In spite of the efforts of the Copper Country United Way, private donors and volunteers, it was only a matter of time before the board of directors would have to make some hard choices. One year ago Still Waters had discussions with another local HFA to merge operations, at which time the Pasty project found a new home in Kearsarge, to make room for the combined population in the Still Waters building. Unfortunately those merger talks were unsuccessful. Out of answers, in the face of mounting debt, the Still Waters board took a responsible course of action to announce the home’s closing before winter.
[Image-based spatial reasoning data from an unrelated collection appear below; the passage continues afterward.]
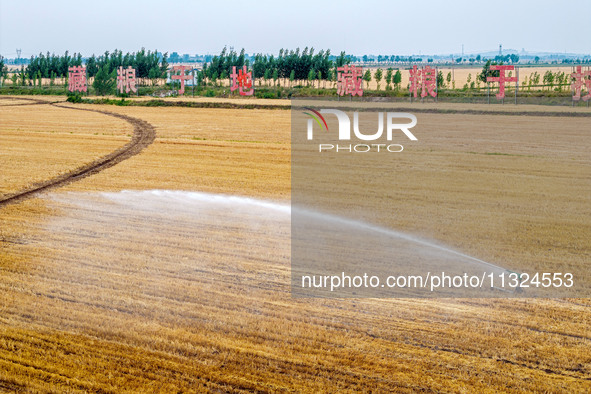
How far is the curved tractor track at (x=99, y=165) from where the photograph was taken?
18248 millimetres

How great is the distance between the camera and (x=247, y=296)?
10.3 meters

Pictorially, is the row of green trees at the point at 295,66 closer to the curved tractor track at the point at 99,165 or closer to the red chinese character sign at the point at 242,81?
the red chinese character sign at the point at 242,81

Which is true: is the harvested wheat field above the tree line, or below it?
below

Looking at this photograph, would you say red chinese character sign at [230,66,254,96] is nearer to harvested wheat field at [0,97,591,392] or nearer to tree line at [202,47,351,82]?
tree line at [202,47,351,82]

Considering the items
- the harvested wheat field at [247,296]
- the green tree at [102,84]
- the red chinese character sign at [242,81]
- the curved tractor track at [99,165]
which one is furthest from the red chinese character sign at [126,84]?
the harvested wheat field at [247,296]

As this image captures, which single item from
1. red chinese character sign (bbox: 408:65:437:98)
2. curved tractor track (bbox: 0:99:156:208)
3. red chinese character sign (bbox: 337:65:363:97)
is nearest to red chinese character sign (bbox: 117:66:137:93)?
red chinese character sign (bbox: 337:65:363:97)

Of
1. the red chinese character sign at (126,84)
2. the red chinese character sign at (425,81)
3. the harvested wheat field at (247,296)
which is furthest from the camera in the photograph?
the red chinese character sign at (126,84)

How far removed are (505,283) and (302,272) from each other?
3.58 meters

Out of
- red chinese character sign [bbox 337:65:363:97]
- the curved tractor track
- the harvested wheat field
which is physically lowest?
the harvested wheat field

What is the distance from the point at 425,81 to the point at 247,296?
53.9 metres

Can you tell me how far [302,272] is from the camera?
11.5 metres

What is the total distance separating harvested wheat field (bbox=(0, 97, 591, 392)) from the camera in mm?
7898

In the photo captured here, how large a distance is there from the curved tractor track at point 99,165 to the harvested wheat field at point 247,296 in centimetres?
49

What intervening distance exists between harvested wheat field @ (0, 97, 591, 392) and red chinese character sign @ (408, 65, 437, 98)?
37.3 m
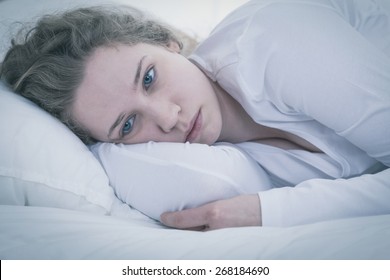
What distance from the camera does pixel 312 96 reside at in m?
0.80

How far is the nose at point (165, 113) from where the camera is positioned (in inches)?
34.0

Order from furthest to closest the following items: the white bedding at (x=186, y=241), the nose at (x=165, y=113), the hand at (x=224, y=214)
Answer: the nose at (x=165, y=113)
the hand at (x=224, y=214)
the white bedding at (x=186, y=241)

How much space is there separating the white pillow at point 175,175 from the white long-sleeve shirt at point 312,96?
79 millimetres

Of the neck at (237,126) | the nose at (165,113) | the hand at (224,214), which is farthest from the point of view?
the neck at (237,126)

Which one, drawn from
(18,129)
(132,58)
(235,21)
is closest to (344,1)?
(235,21)

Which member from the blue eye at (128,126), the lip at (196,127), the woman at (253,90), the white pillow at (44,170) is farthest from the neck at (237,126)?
the white pillow at (44,170)

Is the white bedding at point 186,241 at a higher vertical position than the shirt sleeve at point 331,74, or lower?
lower

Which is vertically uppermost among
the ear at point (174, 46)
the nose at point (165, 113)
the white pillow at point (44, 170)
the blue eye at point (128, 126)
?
the ear at point (174, 46)

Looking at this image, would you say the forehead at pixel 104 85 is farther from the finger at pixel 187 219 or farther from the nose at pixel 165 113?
the finger at pixel 187 219

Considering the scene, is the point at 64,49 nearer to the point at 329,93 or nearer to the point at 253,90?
the point at 253,90

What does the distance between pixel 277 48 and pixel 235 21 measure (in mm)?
151

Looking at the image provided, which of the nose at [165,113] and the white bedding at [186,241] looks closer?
the white bedding at [186,241]

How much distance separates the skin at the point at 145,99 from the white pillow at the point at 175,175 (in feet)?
0.14

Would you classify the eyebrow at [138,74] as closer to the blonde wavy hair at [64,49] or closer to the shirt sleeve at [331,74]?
the blonde wavy hair at [64,49]
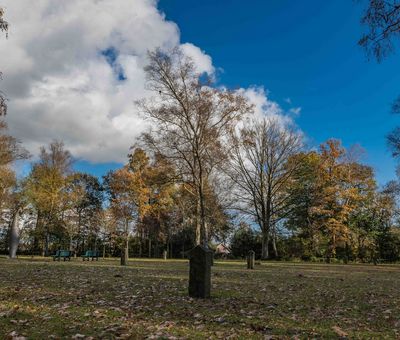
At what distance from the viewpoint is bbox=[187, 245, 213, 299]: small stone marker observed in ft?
29.4

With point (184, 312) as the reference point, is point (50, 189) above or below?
above

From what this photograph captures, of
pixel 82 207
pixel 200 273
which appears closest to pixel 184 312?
pixel 200 273

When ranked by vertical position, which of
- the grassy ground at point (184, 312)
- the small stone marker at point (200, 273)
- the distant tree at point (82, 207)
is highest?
the distant tree at point (82, 207)

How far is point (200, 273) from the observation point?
914cm

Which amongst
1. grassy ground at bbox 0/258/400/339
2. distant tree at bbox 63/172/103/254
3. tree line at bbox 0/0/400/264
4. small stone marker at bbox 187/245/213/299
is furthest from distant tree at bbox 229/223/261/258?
small stone marker at bbox 187/245/213/299

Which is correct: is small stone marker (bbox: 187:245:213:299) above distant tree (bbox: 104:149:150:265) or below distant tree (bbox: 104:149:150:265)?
below

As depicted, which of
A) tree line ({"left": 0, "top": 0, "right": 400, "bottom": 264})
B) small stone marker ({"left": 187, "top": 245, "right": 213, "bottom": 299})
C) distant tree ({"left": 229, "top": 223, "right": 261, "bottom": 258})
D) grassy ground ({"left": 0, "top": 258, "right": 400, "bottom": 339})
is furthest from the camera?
distant tree ({"left": 229, "top": 223, "right": 261, "bottom": 258})

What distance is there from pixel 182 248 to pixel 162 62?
94.1 feet

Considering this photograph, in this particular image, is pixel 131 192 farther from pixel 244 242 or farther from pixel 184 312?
pixel 184 312

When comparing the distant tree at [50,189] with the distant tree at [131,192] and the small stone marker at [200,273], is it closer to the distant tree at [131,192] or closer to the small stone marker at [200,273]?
the distant tree at [131,192]

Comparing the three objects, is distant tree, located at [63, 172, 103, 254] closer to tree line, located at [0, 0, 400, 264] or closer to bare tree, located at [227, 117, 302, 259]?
tree line, located at [0, 0, 400, 264]

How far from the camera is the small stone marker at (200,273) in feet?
29.4

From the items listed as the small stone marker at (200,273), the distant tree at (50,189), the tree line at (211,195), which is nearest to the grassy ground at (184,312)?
the small stone marker at (200,273)

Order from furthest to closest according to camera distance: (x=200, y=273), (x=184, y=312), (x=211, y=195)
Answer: (x=211, y=195) < (x=200, y=273) < (x=184, y=312)
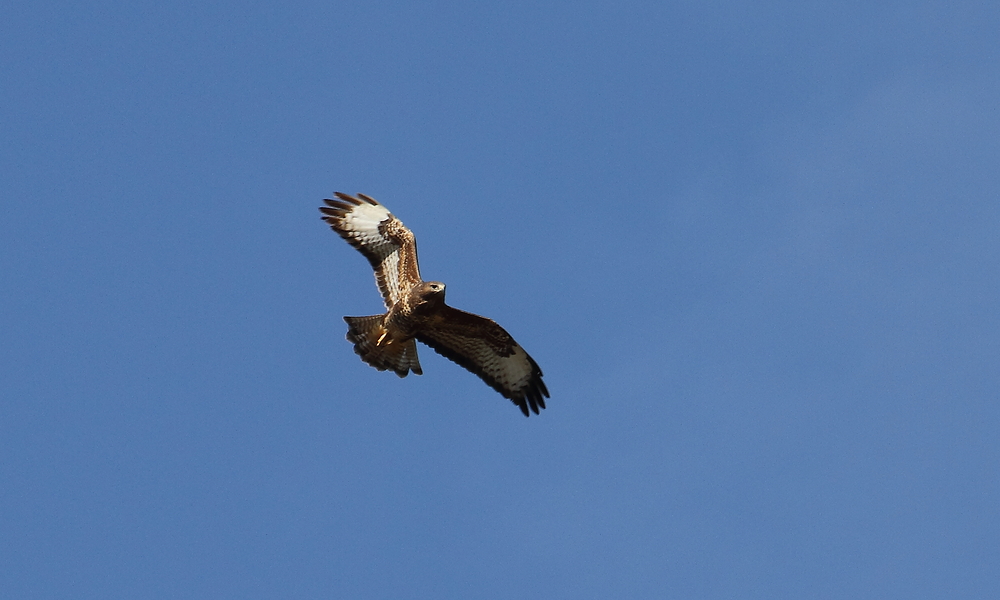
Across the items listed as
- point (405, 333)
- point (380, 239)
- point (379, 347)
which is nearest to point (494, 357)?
point (405, 333)

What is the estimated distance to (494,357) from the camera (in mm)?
12602

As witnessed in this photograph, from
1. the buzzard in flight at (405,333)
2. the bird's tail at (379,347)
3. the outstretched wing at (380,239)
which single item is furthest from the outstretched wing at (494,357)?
the outstretched wing at (380,239)

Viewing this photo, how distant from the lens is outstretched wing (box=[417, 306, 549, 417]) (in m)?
12.2

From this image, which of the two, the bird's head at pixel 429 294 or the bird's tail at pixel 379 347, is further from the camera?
the bird's tail at pixel 379 347

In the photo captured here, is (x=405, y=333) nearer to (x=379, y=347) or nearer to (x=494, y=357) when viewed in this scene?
(x=379, y=347)

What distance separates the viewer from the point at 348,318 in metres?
12.6

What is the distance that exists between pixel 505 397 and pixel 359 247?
271 centimetres

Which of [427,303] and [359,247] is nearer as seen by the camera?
[427,303]

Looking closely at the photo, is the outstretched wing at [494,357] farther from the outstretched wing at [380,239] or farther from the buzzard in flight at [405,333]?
the outstretched wing at [380,239]

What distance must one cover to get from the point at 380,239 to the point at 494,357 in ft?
6.96

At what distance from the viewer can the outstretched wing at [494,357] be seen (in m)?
12.2

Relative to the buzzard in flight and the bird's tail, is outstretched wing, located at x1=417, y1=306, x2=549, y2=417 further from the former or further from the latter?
the bird's tail

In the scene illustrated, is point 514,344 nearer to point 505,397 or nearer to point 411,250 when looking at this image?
point 505,397

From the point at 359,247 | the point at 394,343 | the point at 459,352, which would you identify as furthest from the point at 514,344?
the point at 359,247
Still Waters provided a comfortable, caring home for more than 800 residents over the last 24 years. The staff and volunteers were prepared to continue the operation, but they faced a fundamental problem: a state system that is broken. While subsidizing private-pay facilities with low-interest loans, the State has allowed assistance for the care of low-income elderly to slip further and further behind.
As baby boomers age and our population lives longer, the State is likely
again to face the problem of a shortage of HFA beds. Communities
like Still Waters will once again be needed. But we may find only
abandoned structures dotting the landscape, like the old mining buildings
throughout the Copper Country. Unless Lansing makes some major adjustments,
the people who need help the most could be left out in the cold.